5. Eat Brussels Sprouts Gratin, Not Green Bean Casserole
While green beans and brussels sprouts have a similar amount of carbs, the classic American green bean casserole relies on carby canned soups for creaminess and fried shallots for a crispy finish.
Kettle & Fire’s Keto Brussels Sprouts Gratin, on the other hand, gets creaminess and flavor from mozzarella cheese, bone broth, and a little bit of crunch from a pine nut crust. Best of all, this Brussels sprouts gratin recipe is extremely low carb and loaded with other healthy fats, such as olive oil, which not only makes it keto-friendly, but keto encouraged!
6. Eat Almond Flour Pumpkin Pie, Not Traditional Pumpkin Pie
Image courtesy of Wholesome Yum
Turns out, it’s easy to make pumpkin pie without the carbs and sugar, since pumpkin is already has a natural hint of sweetness.
This recipe from Wholesome Yum has less than 10 ingredients and relies on an almond flour crust to get the full effect of eating a pie. It also uses a natural sweetener and all the pumpkin pie spices to enhance the flavor of the squash. With just those few modifications, this pie comes to only 8 grams of carbs per serving, as opposed to the usual, which clocks out at a whopping 40 grams.
Tips to Stay in Ketosis During the Holidays
- Keep a mental track of foods that are super high in sneaky carbs. And if you end up eating something that’s typically off-limits, don’t stress — just compensate during your other meals. If you need a refresher, we’ve outlined a list of foods to eat and avoid in our ultimate keto diet food list.
- If you’ve been invited to someone else’s house for Thanksgiving lunch or dinner, give them a heads up about your diet and contribute by bringing a dish or two that you know you can eat.
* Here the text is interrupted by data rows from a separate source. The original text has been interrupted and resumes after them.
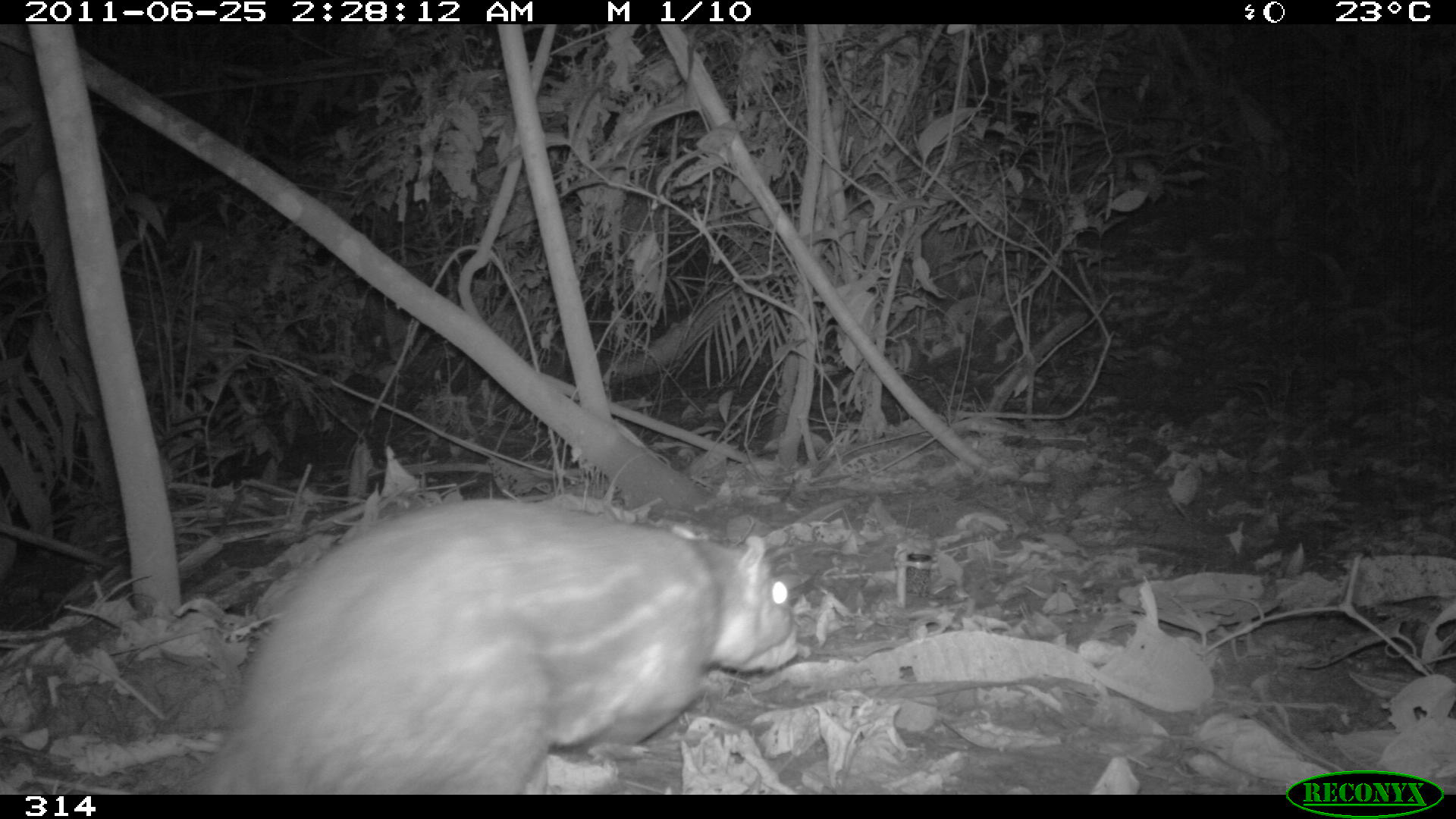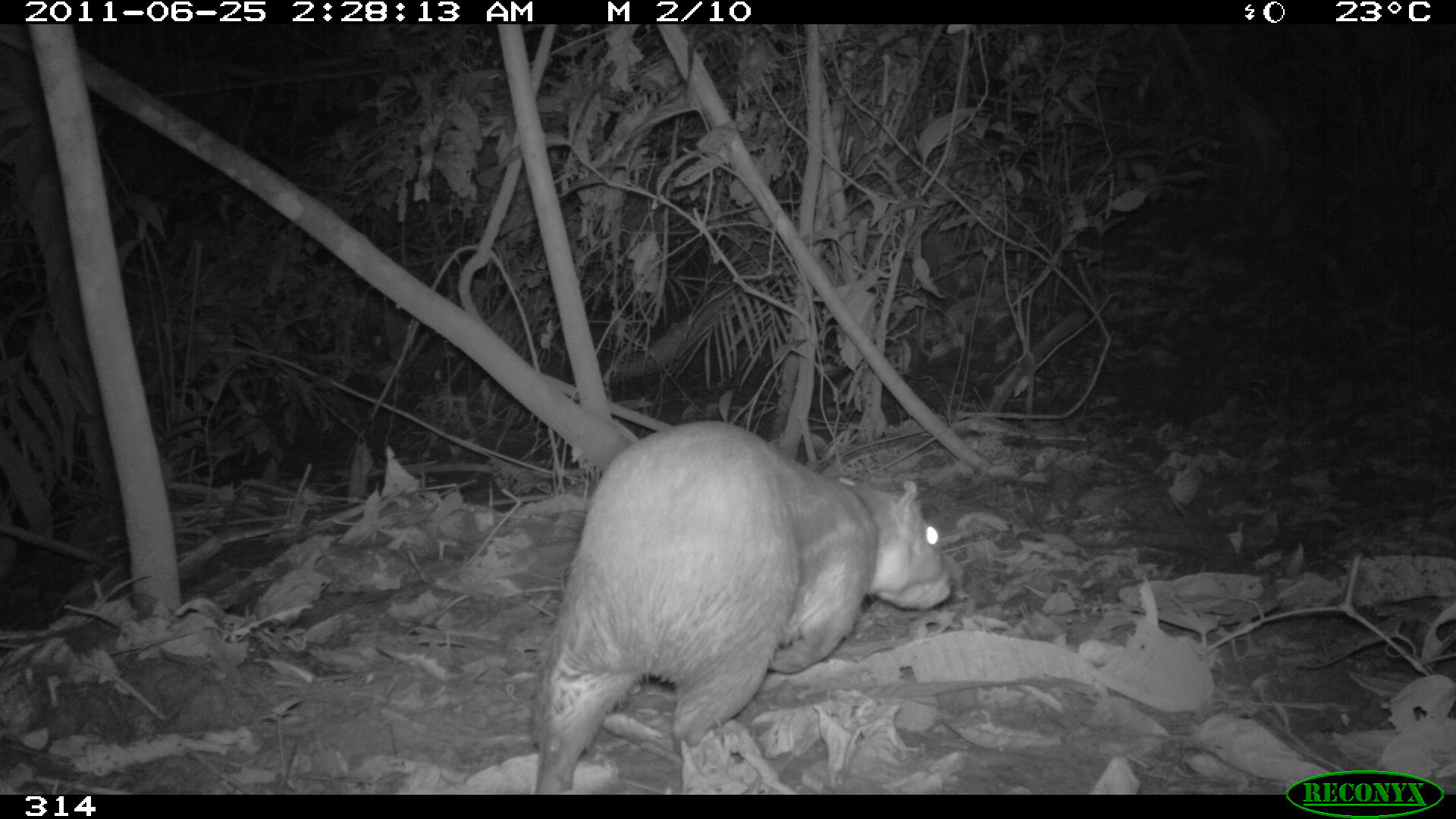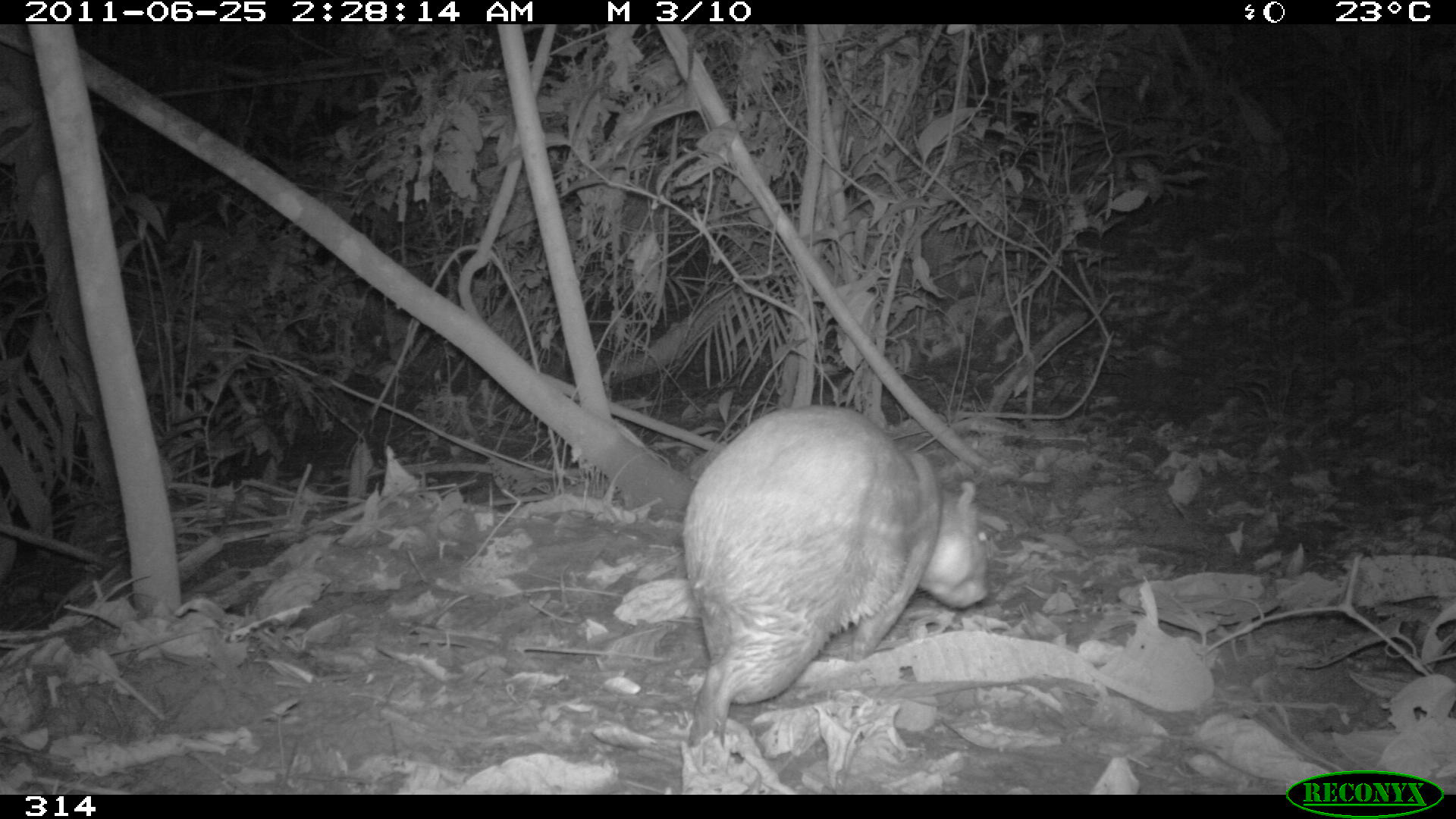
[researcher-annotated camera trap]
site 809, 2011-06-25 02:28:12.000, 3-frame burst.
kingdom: Animalia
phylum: Chordata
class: Mammalia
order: Rodentia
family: Cuniculidae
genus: Cuniculus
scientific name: Cuniculus paca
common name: spotted paca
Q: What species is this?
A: Cuniculus paca (spotted paca).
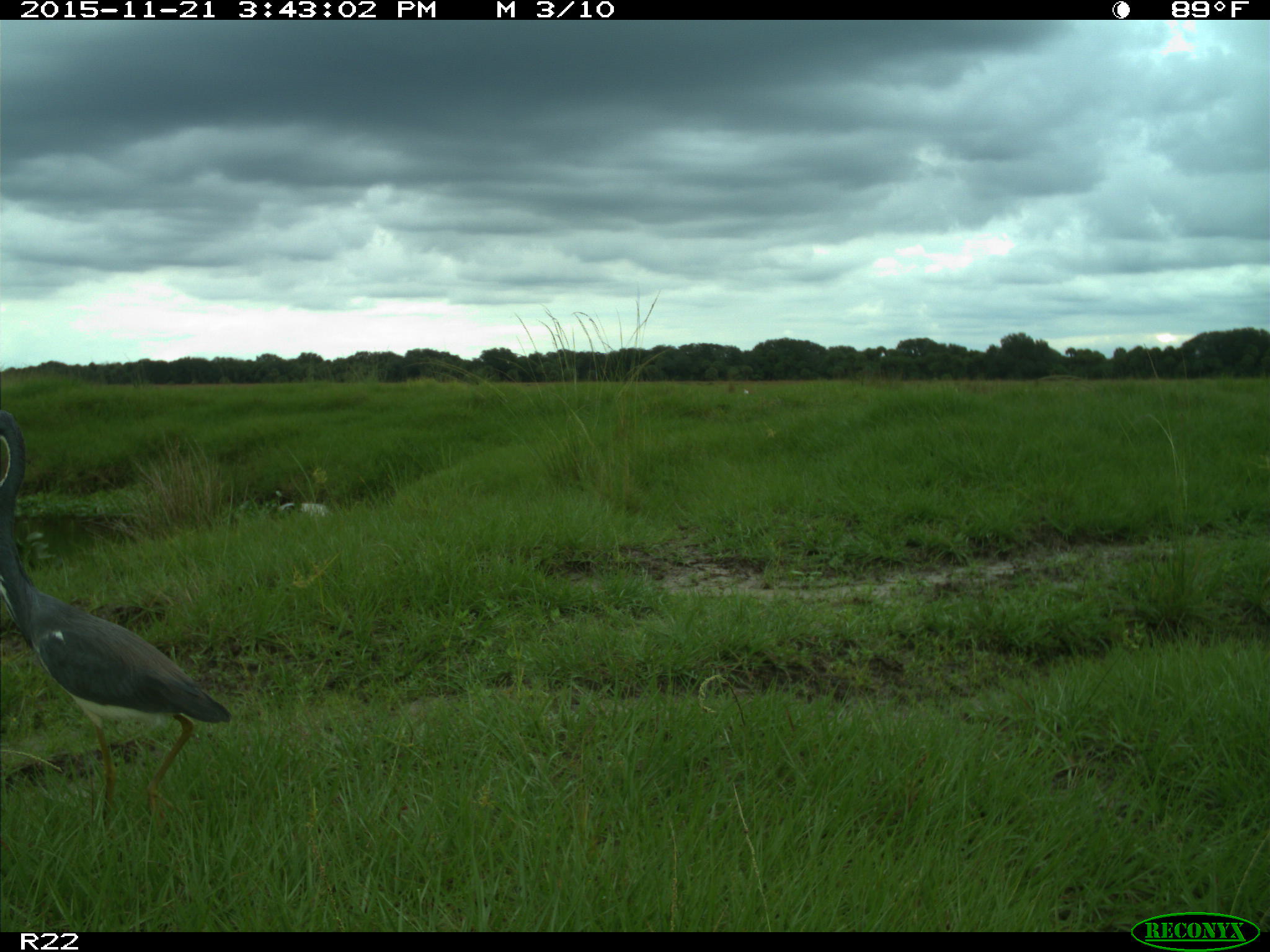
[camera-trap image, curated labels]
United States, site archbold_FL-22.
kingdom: Animalia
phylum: Chordata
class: Aves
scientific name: Aves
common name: birds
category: unidentified bird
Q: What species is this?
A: Unidentified bird (birds) (Aves).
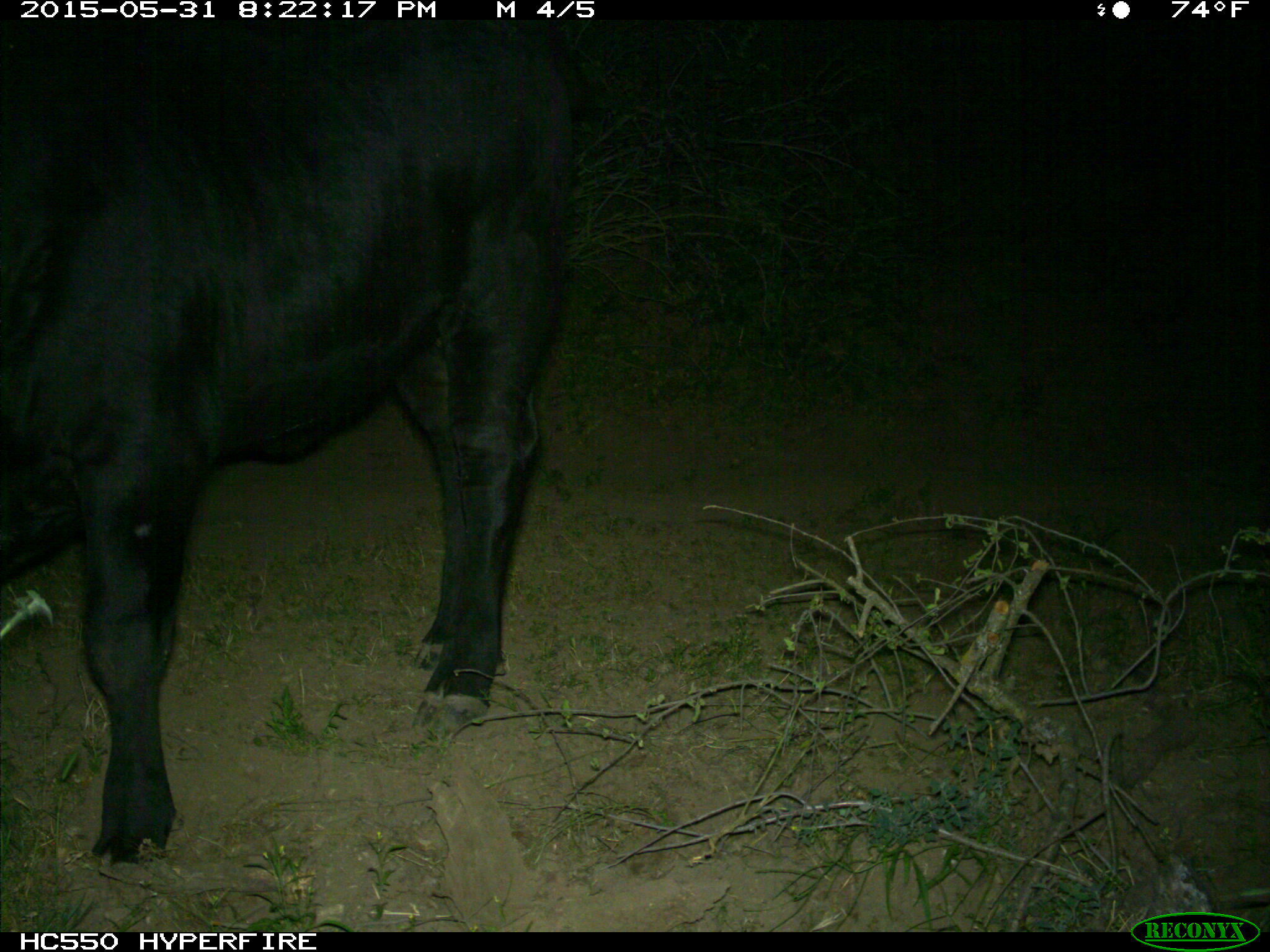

- If bringing food to a dinner outing isn’t an option, eat something before you go. That way you won’t be ravenous and therefore tempted to make decisions you’ll later regret.
- Drink lemon water and/or apple cider vinegar before meals to support digestion and absorption of the nutrients you’re eating (this may also help prevent the classic, post-holiday meal bloat).
- Have a positive mindset towards food (don’t stress so much about what you’re eating!).